Les sociétés d’ICT se sont imposées depuis plus de 40 ans comme les partenaires de toutes les entreprises industrielles, grands groupes comme ETI ou PMI. Elles ont réalisé plus de 15 milliards d’euros de CA en 2019 et embauchent plus de 132 000 collaborateurs – ingénieurs et techniciens supérieurs pour plus de 90%, dont la quasi-totalité en CDI. Elles réalisent 30% des efforts de R&D des grands fabricants de produits et équipements industriels, tous secteurs confondus.

Fortement impacté par la crise, le secteur a été contraint de recourir à l’activité partielle, obligeant près de 40000 personnes à cesser leur activité faute de pouvoir continuer à travailler sur les projets de R&D de leurs clients industriels, eux-mêmes durement touchés.

Des plans massifs de soutien aux industries automobiles et aéronautiques ont été annoncés par le Gouvernement. Néanmoins, le recours à des prestations de R&D externalisée pour conduire les projets de ces filières s’annonce lointain et très parcellaire. Le chômage partiel continuera donc d’être le quotidien de milliers de salariés dans les prochains mois ; il devrait même inévitablement devenir total pour ceux exposés à des secteurs en grande difficulté et concentrés sur des bassins d’emplois très spécialisés. Pire, il est très probable que les quelque 10 000 jeunes ingénieurs (sur les 32 000 formés chaque année en France) qui devaient rejoindre le secteur en septembre ne trouvent pas d’emploi en France et viennent s’ajouter au contingent de l’élite technologique française expatriée, amputant l’économie du pays d’autant de compétences technologiques pointues, longues et coûteuses à développer.

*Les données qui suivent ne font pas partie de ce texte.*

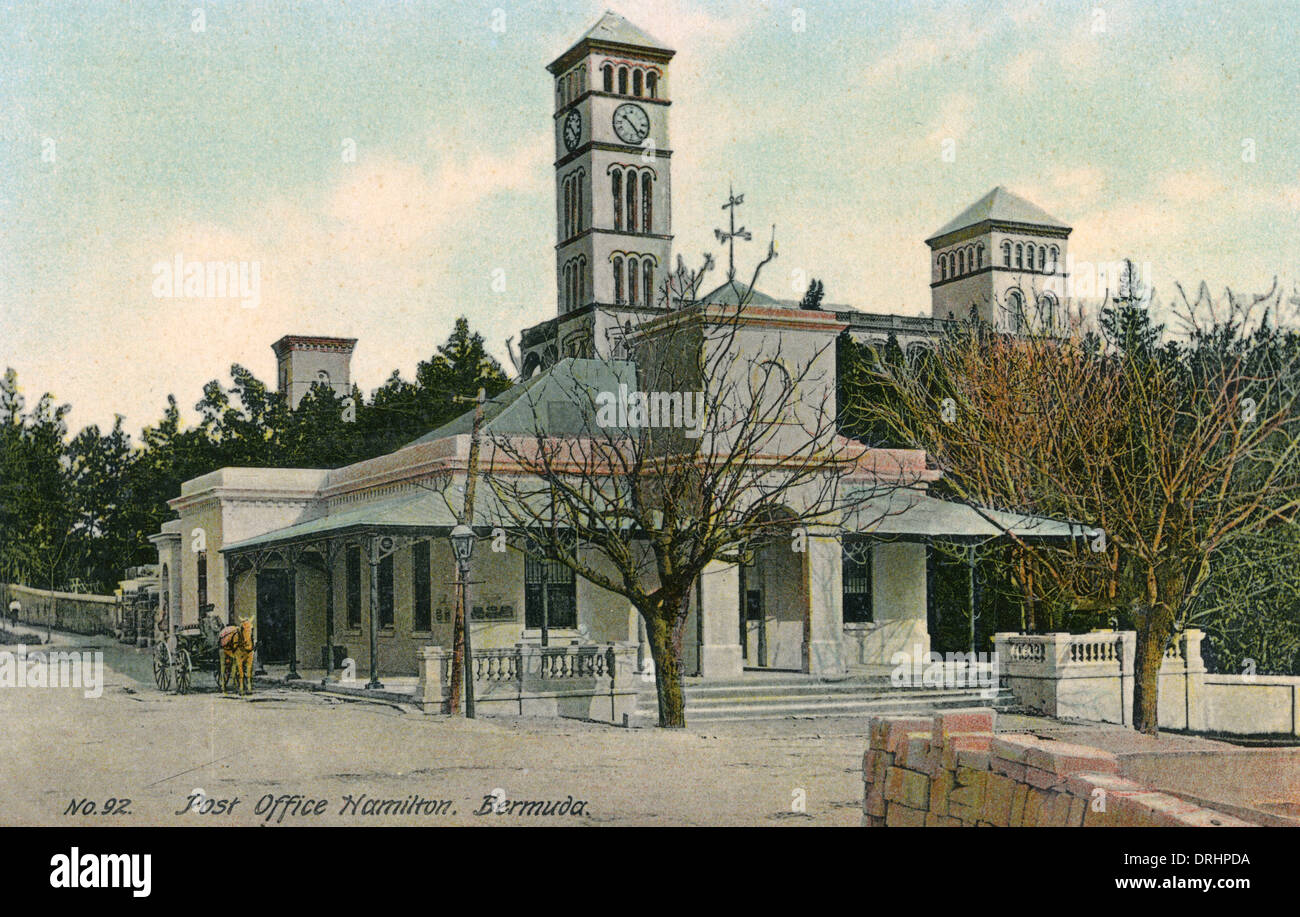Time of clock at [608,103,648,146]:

Une solution pour maintenir et développer les compétences d’innovation

Pour éviter cette destruction de valeur intellectuelle, Syntec-Ingénierie et Syntec Numérique proposent une solution pragmatique pour sauvegarder des compétences essentielles à l’innovation industrielle et remettre la France en position de leader sur les technologies clés, indispensables pour relever les défis majeurs qui s’imposent avec force à la société : avion neutre en carbone, véhicule propre et autonome, train et navire du futur, sciences de la vie, industrie 4.0…

Fruit d’un partenariat à formaliser entre la puissance publique et les entreprises d’ICT, le parcours FMDCI – Formation pour le Maintien et le Développement des Compétences d’Innovation – proposé permettrait d’enrichir les compétences des 50 000 ingénieurs et techniciens supérieurs de la R&D externalisée, dans le cadre de périodes de formation-action dédiées à de nouveaux projets d’innovation. D’application volontaire par les entreprises bénéficiaires, le FMDCI viendrait compléter le dispositif de l’activité partielle actuellement en cours de refonte, en proposant un parcours alternatif, spécifiquement adapté aux contraintes et aux besoins des entreprises du secteur industriel.

Le FMDCI serait fortement créateur de valeur pour l’économie française : les fonds qui auraient été mobilisés pour indemniser l’inactivité serait ainsi consacrés au (re-)développement de connaissances et de compétences de professionnels indispensables à une relance effective, rapide, verte et compétitive de secteurs industriels devant se réinventer.

Les enjeux sont de taille : il s’agit d’investir dans l’avenir en sauvegardant les capacités de R&D industrielle en France et en offrant une chance aux jeunes ingénieurs et techniciens supérieurs français ; il s’agit de doter notre tissu économique d’une capacité de redéveloppement rapide et permettre à la France de rattraper certains retards dans des secteurs industriels clés.